Atteindre ce but n’est pas chose facile compte tenu de la crise extraordinaire à laquelle est confronté le capitalisme italien.
La dette nationale italienne est passée cette année à 130,4 pour cent du produit intérieur brut en dépit des mesures d’austérité imposées. Depuis 2008, le produit intérieur brut a diminué de 5 pour cent et la production industrielle a décliné d’un quart. Le dernier rapport sur la stabilité financière publié par la Banque d’Italie montre que 7,2 pour cent de tous les prêts aux entreprises sont actuellement en souffrance, à commencer par le secteur de la construction, et cette dégradation se poursuit.

Même si l’Italie continue d’emprunter à un taux d’intérêt de 5 pour cent, son économie aurait besoin croître de 5 pour cent pour que ses dettes cessent d’augmenter. Au lieu de cela, selon les propres évaluations du gouvernement, l’économie est en fait en train de se contracter de 1,3 pour cent cette année et les coûts d’emprunt continueront d’augmenter.

Mais, plus important encore, la classe dirigeante et l’élite politique doivent faite face à la colère massive de la classe ouvrière contre une pauvreté grandissante et un chômage en hausse qui se situe à 11,6 pour cent et affecte un tiers des jeunes. Cette colère a jusqu’ici à peine pu s’exprimer de manière organisée parce que les syndicats italiens répriment toute opposition aux programmes d’austérité du patronat et du gouvernement. Mais, cette situation ne peut subsister indéfiniment, notamment dans le contexte d’une forte dégradation de la situation économique du capitalisme européen.

Une expression très forte de la misère sociale qui est en train de se développer en Italie a été fournie par la fusillade de deux policiers, dont un gravement blessé, par Luigi Preiti, 49 ans, qui était motivé par la colère d’avoir perdu son emploi et la fin de son mariage.
Lundi, 29 avril, au parlement la porte-parole soi-disant de gauche de la chambre des députés (Chambre basse du parlement), Laura Boldrini, a averti, « Il y a une urgence sociale qui nécessite des réponses et nos politiciens doivent commencer à les donner. »
Mais Letta, dont le parti est déjà en pagaille, n’a pu que faire un discours rempli de promesses contradictoires – en s’engageant à honorer les promesses faites par l’Italie à l’Union européenne (UE) et au Fonds monétaire International (FMI) d’imposer les coupes tout en stimulant l’économie et en apportant de l’aide aux plus défavorisés.
« Nous mourrons de la seule consolidation budgétaire, une politique de croissance ne peut attendre plus longtemps, » a-t-il déclaré en ajoutant que la dette de l’Italie de 2.000 milliards d’euros « pèse lourdement » sur les Italiens ordinaires. Il a dit qu’en conséquence, l’Europe était en train de souffrir d’une « crise de légitimité. »
La classe politique doit réagir au sentiment anti-establishment qui se développe, a-t-il prévenu.

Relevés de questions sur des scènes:

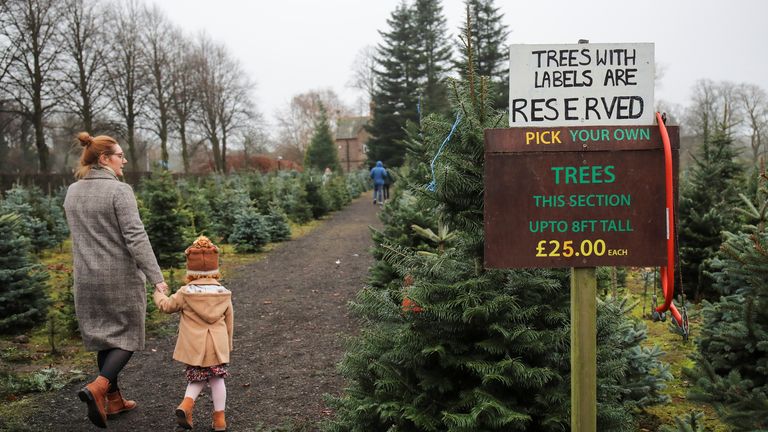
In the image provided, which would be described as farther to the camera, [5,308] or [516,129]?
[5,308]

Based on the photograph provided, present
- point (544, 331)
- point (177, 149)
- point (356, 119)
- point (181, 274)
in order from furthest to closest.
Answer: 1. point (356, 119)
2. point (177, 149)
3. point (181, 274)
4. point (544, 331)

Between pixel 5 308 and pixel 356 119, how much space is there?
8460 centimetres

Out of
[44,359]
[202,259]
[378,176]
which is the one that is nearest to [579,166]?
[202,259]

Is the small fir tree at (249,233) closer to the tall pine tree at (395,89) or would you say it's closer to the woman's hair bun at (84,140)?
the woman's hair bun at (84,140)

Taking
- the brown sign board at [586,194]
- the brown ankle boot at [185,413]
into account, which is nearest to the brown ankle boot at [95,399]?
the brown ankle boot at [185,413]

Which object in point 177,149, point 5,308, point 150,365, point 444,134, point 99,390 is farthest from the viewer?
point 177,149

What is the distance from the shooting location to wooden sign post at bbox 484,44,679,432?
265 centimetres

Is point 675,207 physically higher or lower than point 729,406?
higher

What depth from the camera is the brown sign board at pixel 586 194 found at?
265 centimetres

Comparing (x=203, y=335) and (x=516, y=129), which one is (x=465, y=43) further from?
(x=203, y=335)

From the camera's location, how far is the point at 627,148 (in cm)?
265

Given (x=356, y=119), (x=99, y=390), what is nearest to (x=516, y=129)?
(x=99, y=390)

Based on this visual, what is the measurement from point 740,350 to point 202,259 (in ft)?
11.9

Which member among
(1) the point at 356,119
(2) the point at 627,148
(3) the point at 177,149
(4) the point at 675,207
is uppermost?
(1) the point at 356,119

> _Consignes_:
1. Reprenez les lignes des données, depuis celle qui contient « From the camera's » jusqu'à la dernière, en remplaçant « measurement » par « distance » et en laissant tout le reste intact.
2. Poursuivez l'article sur la crise italienne après sa dernière phrase.

> _Réponses rédigées_:
1.
From the camera's location, how far is the point at 627,148 (in cm)?
265

Given (x=356, y=119), (x=99, y=390), what is nearest to (x=516, y=129)?
(x=99, y=390)

Based on this visual, what is the distance from point 740,350 to point 202,259 (in ft)?
11.9

Which member among
(1) the point at 356,119
(2) the point at 627,148
(3) the point at 177,149
(4) the point at 675,207
is uppermost?
(1) the point at 356,119

2.
Letta a promis de baisser les impôts pour les travailleurs et les jeunes afin de stimuler la croissance économique, de travailler en collaboration avec les syndicats italiens afin de réduire le chômage et de prendre fait et cause pour un « système de couverture sociale plus universel, plus axé sur les jeunes et les femmes, en l’élargissant à ceux qui ne sont pas couverts, particulièrement les travailleurs intérimaires. »

Cependant, lorsqu’il a été question de prendre des mesures concrètes, Letta n’avait pas grand-chose à proposer. Au lieu d’abandonner la très impopulaire taxe sur la propriété, conformément à la promesse électorale de PdL, celle-ci sera suspendue en juin pour être réexaminée. Seuls des projets d’augmenter la TVA italienne de 1 pour cent pour la faire passer à 22 pour cent ont été abandonnés.
L’abandon de la taxe sur la propriété coûtera 8 milliards d’euros aux recettes de l’Etat et ne pas la prélever en juin représentera un manque à gagner de 2 milliards d’euros. Letta n’a pas essayé d’expliquer comment rendre ceci compatible avec la déclaration faite par sa ministre des Affaires étrangères, Emma Bonino, qui a dit que l’Italie ne pouvait pas modifier ses engagements budgétaires conclus avec l’UE et le FMI pour cette année.

« L’Italie ne peut pas renégocier les 2,9 pour cent, » a dit Emma Bonino aux journalistes au parlement. Ceci implique que Letta espérait une renégociation des termes du remboursement de la dette, comme l’exigeait Berlusconi lundi, exigence reprise aussi par le ministre de l’Industrie, Flavio Zanonato, du Parti démocrate.

De telles exigences n’offrent rien aux travailleurs. Selon Zanonato, elles se concentrent sur des suggestions que l’Italie « poursuive une politique économique crédible afin d’assurer sa réputation en Europe et de maintenir à un bas niveau l’écart entre les rendements des obligations italiennes et allemandes, » tout en excluant des dépenses d’investissement du Pacte de stabilité européen.

Pour sa part, le ministre de l’Economie et des Finances, Fabrizio Saccomanni, ancien gouverneur de la Banque d’Italie, a parlé de restructurer le budget de l’Etat et de réduire les dépenses publiques, en indiquant que le couperet tomberait tout simplement ailleurs.
Avant le départ de Letta pour Berlin en vue de discussions avec la chancelière allemande, Angela Merkel, l’agence de notation Standard & Poor’s a délivré un verdict négatif sur les promesses de Letta de restaurer la croissance. Reprenant la position de Moody’s, elle a maintenu la note de la dette souveraine de l’Italie à un taux « BBB+ », soit tout juste deux crans au-dessus de la catégorie « junk » et avec une perspective négative.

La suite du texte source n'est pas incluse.